The study appears in Medicine & Science in Sports & Exercise (MSSE).

“Research on the adaptations to resistance training has historically been focused on muscle and bone, with very little known regarding the adaptability of the nerves,” Editor-in-Chief Andrew Jones wrote in MSSE’s current issue.

“Because nerve health and function deteriorate with both age and prolonged sedentary lifestyles, it is important to know if resistance training is an effective countermeasure to combat this degradation.”

“Shields and colleagues show that nerve function in older adults is trainable, which may also have long-term implications for nerve health, motor function, independence, and quality of life,” Jones says.

“This work could stimulate investigations into whether resistance training is an effective countermeasure for other, non-age related sources of nerve degradation (for example, nervous system disorders).”

For their study, the researchers sought to determine the effects of resistance training on nerve conduction velocity (NCV), and if changes in NCV are dependent on age. Testing 48 subjects ranging from 18 to 84 years old, the researchers recorded NCV in the forearm and maximal strength before and after four weeks of handgrip training in both arms (training was conducted three times a week).

To measure each subject’s NCV, the researchers used nerve conduction tests that stimulated the nerves in the muscles of the forearm and measured how fast it took to activate the muscle.

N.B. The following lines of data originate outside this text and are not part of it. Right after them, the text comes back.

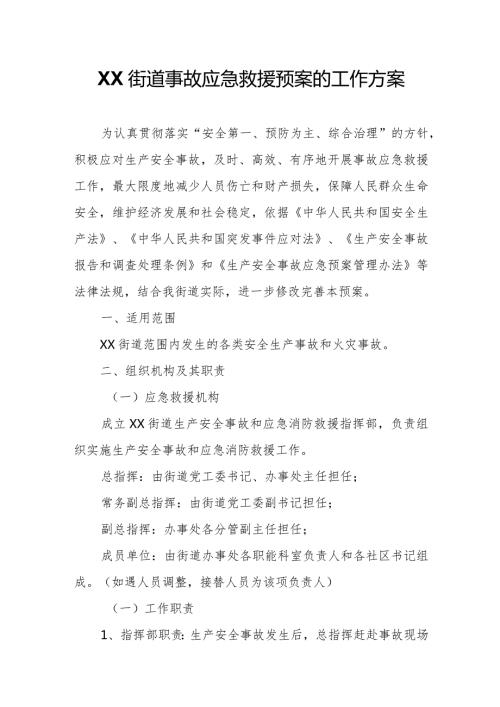 XX街道事故应急救援预案的工作方案

为认真贯彻落实“安全第一、预防为主、综合治理”的方针，积极应对生产安全事故，及时、高效、有序地开展事故应急救援工作，最大限度地减少人员伤亡和财产损失，保障人民群众生命安全，维护经济发展和社会稳定，依据《中华人民共和国安全生产法》、《中华人民共和国突发事件应对法》、《生产安全事故报告和调查处理条例》和《生产安全事故应急预案管理办法》等法律法规，结合我街道实际，进一步修改完善本预案。

一、适用范围

XX街道范围内发生的各类安全生产事故和火灾事故。

二、组织机构及其职责

（一）应急救援机构

成立XX街道生产安全事故和应急消防救援指挥部，负责组织实施生产安全事故和应急消防救援工作。

总指挥：由街道党工委书记、办事处主任担任；

常务副总指挥：由街道党工委副书记担任；

副总指挥：办事处各分管副主任担任；

成员单位：由街道办事处各职能科室负责人和各社区书记组成。（如遇人员调整，接替人员为该项负责人）

（一）工作职责

1、指挥部职责：生产安全事故发生后，总指挥赶赴事故现场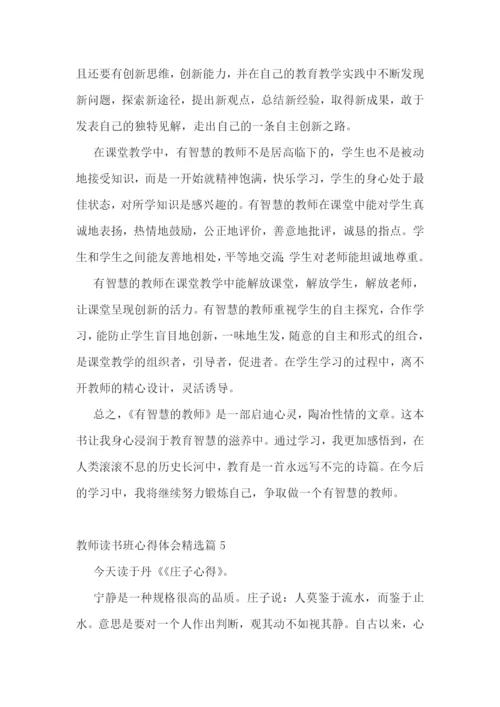 且还要有创新思维，创新能力，并在自己的教育教学实践中不断发现新问题，探索新途径，提出新观点，总结新经验，取得新成果，敢于发表自己的独特见解，走出自己的一条自主创新之路。

在课堂教学中，有智慧的教师不是居高临下的，学生也不是被动地接受知识，而是一开始就精神饱满，快乐学习，学生的身心处于最佳状态，对所学知识是感兴趣的。有智慧的教师在课堂中能对学生真诚地表扬，热情地鼓励，公正地评价，善意地批评，诚恳的指点。学生和学生之间能友善地相处，平等地交流 学生对老师能坦诚地尊重。

有智慧的教师在课堂教学中能解放课堂，解放学生，解放老师，让课堂呈现创新的活力。有智慧的教师重视学生的自主探究，合作学习，能防止学生盲目地创新，一味地生发，随意的自主和形式的组合，是课堂教学的组织者，引导者，促进者。在学生学习的过程中，离不开教师的精心设计，灵活诱导。

总之，《有智慧的教师》是一部启迪心灵，陶冶性情的文章。这本书让我身心浸润于教育智慧的滋养中。通过学习，我更加感悟到，在人类滚滚不息的历史长河中，教育是一首永远写不完的诗篇。在今后的学习中，我将继续努力锻炼自己，争取做一个有智慧的教师。

教师读书班心得体会精选篇 5

今天读于丹《《庄子心得》。

宁静是一种规格很高的品质。庄子说：人莫鉴于流水，而鉴于止水。意思是要对一个人作出判断，观其动不如视其静。自古以来，心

In the post-training tests, every senior that performed the training showed improvement in their nerve conduction. A nerve contains both fast and slow motor neurons, and the fast neurons are the first to deteriorate, disconnect from muscle and become inactive with age. The researchers hypothesize that the training reactivated these fast neurons in the older participants, a process called reinnervation.

“When you lose fast neurons, you also lose the fast muscle fibers that are activated by them, and then your power, or the speed at which you can produce force, decreases,” says Jason DeFreitas, chair of the exercise science department and the nutrition and food studies department at Falk College.

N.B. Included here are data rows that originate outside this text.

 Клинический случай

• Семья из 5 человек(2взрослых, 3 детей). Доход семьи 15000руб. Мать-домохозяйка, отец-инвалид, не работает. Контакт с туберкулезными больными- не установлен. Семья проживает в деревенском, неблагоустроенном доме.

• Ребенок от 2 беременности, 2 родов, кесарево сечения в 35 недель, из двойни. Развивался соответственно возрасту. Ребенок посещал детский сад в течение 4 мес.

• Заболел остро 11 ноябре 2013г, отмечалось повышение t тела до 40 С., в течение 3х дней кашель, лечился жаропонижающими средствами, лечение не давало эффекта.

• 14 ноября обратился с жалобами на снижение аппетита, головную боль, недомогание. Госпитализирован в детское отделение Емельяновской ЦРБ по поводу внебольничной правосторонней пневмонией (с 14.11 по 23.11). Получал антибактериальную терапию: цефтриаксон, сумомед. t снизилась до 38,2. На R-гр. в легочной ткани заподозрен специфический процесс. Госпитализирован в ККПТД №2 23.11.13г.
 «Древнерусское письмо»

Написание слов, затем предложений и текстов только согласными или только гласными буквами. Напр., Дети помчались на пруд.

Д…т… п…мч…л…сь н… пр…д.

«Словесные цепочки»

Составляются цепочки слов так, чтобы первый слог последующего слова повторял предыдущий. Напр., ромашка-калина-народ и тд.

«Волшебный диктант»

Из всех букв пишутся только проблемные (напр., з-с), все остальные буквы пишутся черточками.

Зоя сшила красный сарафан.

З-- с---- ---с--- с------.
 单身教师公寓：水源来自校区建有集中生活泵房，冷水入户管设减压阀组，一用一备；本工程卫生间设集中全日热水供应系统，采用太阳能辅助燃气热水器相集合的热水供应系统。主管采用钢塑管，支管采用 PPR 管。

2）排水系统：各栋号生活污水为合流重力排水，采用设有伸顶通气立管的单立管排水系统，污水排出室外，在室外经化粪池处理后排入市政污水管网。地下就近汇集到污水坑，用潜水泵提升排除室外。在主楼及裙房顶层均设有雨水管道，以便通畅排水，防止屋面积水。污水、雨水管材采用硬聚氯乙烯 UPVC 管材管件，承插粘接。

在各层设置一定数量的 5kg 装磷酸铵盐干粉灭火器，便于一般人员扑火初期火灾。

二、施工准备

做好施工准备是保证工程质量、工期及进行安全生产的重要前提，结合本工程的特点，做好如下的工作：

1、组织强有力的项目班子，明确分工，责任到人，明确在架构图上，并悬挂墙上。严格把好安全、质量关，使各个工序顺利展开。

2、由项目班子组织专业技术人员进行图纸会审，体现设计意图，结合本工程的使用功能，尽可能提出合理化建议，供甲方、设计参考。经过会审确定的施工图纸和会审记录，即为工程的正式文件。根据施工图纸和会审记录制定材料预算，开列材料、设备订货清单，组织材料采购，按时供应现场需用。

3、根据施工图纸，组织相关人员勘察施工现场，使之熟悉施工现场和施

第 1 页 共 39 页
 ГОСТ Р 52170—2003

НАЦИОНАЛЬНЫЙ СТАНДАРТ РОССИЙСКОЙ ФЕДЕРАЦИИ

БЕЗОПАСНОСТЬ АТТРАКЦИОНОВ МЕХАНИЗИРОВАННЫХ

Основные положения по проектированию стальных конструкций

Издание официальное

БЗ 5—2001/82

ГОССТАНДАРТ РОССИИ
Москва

“If you can reactivate those lost neurons, you can produce force faster again and that has practical implications so that a slip or a trip doesn’t become a terrible fall.”

The research team plans to conduct further studies to determine the role that exercise interventions play in mitigating age-related nerve deterioration, and if the reactivation of fast neurons translates to other parts of the body.

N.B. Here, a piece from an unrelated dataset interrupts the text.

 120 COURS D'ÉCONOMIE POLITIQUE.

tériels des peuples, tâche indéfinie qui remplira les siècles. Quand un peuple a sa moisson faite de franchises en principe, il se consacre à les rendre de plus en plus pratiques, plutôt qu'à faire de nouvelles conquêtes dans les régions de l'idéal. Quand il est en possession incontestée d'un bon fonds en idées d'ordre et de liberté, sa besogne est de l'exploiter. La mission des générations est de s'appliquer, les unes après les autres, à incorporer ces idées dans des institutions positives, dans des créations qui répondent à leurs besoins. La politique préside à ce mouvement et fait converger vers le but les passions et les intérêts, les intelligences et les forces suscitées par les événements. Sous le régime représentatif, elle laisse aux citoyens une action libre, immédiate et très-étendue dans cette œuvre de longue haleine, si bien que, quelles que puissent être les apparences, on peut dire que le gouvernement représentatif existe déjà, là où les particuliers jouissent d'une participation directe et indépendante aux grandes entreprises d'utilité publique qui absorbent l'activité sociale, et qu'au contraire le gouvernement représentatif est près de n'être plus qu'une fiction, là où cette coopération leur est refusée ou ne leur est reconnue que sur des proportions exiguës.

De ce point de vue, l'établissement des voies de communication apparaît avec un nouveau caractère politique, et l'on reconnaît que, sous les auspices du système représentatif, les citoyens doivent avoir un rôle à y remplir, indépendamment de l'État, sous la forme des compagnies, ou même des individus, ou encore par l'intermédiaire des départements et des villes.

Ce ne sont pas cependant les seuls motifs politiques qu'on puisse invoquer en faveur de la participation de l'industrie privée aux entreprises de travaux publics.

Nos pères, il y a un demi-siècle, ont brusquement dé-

“If we’re reactivating those neurons that started to die, that can play a significant role in the preservation of strength and avoiding disability with aging,” DeFreitas says.

“That to me is the likely hypothesis, so that’s the premise of the follow-up work we’re conducting.”

Additional researchers from Syracuse University, Fairmont State University, Illinois State University, and Oklahoma State University contributed to the work.

Funding for the work came in part from a doctoral research grant awarded through the Central States Chapter of the American College of Sports Medicine.